• Provided records

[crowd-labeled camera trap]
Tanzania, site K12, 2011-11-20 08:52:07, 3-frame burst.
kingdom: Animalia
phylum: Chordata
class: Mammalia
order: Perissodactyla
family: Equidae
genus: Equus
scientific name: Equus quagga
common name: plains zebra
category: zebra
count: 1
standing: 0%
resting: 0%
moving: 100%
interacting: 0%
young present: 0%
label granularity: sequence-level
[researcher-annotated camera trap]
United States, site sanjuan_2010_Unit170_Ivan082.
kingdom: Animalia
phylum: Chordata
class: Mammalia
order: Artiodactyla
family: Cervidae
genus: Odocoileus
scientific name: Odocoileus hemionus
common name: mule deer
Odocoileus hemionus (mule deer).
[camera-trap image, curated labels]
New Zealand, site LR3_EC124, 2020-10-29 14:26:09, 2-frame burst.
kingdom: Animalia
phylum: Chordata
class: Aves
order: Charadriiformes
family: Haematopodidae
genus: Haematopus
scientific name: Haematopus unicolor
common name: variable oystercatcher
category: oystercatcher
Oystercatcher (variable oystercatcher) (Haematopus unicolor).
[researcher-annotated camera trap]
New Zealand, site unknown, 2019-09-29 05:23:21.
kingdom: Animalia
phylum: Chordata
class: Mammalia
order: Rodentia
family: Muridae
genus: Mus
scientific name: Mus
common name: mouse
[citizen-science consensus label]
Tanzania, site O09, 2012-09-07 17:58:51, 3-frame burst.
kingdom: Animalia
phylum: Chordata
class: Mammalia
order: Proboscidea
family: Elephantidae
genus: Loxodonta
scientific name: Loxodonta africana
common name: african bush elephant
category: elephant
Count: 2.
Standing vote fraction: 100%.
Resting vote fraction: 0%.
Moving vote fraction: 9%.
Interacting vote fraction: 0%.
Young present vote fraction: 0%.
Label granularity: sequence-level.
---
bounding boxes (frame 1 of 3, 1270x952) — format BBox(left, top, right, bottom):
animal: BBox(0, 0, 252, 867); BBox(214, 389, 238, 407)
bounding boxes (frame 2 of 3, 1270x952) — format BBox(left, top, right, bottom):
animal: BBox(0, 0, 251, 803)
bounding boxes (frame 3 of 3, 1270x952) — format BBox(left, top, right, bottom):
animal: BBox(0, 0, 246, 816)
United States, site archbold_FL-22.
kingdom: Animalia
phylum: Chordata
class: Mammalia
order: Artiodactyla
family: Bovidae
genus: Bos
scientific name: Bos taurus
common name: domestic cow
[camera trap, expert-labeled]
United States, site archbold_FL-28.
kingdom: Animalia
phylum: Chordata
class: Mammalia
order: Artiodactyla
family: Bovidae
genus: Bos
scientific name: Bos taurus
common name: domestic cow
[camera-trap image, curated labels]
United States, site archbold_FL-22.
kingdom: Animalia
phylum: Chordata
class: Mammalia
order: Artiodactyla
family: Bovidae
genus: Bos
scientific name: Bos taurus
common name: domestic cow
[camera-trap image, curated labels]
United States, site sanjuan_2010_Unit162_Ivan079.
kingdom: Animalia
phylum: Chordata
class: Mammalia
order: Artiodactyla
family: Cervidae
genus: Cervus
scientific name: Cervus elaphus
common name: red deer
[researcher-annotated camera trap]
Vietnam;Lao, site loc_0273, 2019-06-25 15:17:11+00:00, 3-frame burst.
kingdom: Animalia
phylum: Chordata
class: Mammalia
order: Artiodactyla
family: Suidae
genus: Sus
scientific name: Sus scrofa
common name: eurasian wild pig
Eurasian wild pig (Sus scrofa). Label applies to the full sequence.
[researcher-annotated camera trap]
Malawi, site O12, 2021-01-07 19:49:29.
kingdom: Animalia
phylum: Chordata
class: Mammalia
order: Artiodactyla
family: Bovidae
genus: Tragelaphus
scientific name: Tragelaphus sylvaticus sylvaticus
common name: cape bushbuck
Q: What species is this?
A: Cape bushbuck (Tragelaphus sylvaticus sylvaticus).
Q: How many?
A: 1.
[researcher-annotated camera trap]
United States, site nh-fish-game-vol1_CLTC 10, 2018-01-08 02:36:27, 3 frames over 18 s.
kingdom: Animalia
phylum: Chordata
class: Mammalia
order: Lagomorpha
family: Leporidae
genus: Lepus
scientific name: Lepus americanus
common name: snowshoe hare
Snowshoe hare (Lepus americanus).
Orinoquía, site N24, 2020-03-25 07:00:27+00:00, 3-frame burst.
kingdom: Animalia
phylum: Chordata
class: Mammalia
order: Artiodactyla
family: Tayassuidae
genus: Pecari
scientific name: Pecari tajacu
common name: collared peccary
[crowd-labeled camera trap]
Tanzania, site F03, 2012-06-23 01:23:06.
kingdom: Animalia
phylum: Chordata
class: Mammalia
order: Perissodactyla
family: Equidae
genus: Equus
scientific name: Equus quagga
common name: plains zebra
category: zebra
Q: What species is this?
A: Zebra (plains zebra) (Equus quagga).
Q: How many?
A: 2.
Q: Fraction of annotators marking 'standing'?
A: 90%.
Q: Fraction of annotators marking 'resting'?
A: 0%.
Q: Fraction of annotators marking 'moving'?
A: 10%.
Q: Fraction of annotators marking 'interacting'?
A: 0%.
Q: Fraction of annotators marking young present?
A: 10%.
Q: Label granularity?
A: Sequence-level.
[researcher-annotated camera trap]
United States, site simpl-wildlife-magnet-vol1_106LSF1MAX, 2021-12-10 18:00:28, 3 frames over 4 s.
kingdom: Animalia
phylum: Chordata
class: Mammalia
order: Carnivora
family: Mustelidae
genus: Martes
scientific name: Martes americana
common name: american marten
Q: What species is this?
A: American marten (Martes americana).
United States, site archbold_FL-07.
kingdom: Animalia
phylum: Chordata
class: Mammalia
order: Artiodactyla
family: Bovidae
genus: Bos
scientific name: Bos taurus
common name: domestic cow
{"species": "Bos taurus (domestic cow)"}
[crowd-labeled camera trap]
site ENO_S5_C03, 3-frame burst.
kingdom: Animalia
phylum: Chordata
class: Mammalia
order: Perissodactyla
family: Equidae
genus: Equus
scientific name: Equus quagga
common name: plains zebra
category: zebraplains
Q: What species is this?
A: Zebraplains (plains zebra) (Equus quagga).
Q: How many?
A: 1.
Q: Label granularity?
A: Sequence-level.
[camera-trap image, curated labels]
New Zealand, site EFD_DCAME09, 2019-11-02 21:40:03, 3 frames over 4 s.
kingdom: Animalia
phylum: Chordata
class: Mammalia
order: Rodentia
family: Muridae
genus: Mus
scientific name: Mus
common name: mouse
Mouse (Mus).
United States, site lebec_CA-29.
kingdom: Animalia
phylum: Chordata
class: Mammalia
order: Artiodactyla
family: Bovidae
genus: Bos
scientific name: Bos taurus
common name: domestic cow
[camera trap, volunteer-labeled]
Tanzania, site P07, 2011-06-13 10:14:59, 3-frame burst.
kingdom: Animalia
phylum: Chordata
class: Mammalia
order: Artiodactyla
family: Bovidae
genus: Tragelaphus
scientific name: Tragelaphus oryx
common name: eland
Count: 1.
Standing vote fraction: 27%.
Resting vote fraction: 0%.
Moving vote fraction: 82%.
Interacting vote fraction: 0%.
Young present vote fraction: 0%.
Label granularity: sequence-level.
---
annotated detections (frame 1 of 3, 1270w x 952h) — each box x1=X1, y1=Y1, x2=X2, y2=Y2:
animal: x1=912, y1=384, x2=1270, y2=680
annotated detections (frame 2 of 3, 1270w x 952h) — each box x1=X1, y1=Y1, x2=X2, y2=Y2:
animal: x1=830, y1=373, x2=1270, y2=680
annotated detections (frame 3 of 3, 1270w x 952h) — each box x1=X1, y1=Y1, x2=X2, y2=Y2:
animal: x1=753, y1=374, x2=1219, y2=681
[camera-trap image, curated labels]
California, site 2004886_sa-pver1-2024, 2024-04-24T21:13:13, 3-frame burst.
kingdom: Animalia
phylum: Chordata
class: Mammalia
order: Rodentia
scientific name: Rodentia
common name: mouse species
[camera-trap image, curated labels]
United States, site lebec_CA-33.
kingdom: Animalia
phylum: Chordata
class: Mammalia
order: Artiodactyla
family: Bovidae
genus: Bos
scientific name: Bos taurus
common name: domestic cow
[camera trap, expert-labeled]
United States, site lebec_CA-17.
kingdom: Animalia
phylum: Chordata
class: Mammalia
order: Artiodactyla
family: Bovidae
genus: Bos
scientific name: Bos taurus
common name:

• The problem
Exactly as written, repeat the lines from the start of the listing through the line containing "common name: variable oystercatcher", both included.

• Solution
[crowd-labeled camera trap]
Tanzania, site K12, 2011-11-20 08:52:07, 3-frame burst.
kingdom: Animalia
phylum: Chordata
class: Mammalia
order: Perissodactyla
family: Equidae
genus: Equus
scientific name: Equus quagga
common name: plains zebra
category: zebra
count: 1
standing: 0%
resting: 0%
moving: 100%
interacting: 0%
young present: 0%
label granularity: sequence-level
[researcher-annotated camera trap]
United States, site sanjuan_2010_Unit170_Ivan082.
kingdom: Animalia
phylum: Chordata
class: Mammalia
order: Artiodactyla
family: Cervidae
genus: Odocoileus
scientific name: Odocoileus hemionus
common name: mule deer
Odocoileus hemionus (mule deer).
[camera-trap image, curated labels]
New Zealand, site LR3_EC124, 2020-10-29 14:26:09, 2-frame burst.
kingdom: Animalia
phylum: Chordata
class: Aves
order: Charadriiformes
family: Haematopodidae
genus: Haematopus
scientific name: Haematopus unicolor
common name: variable oystercatcher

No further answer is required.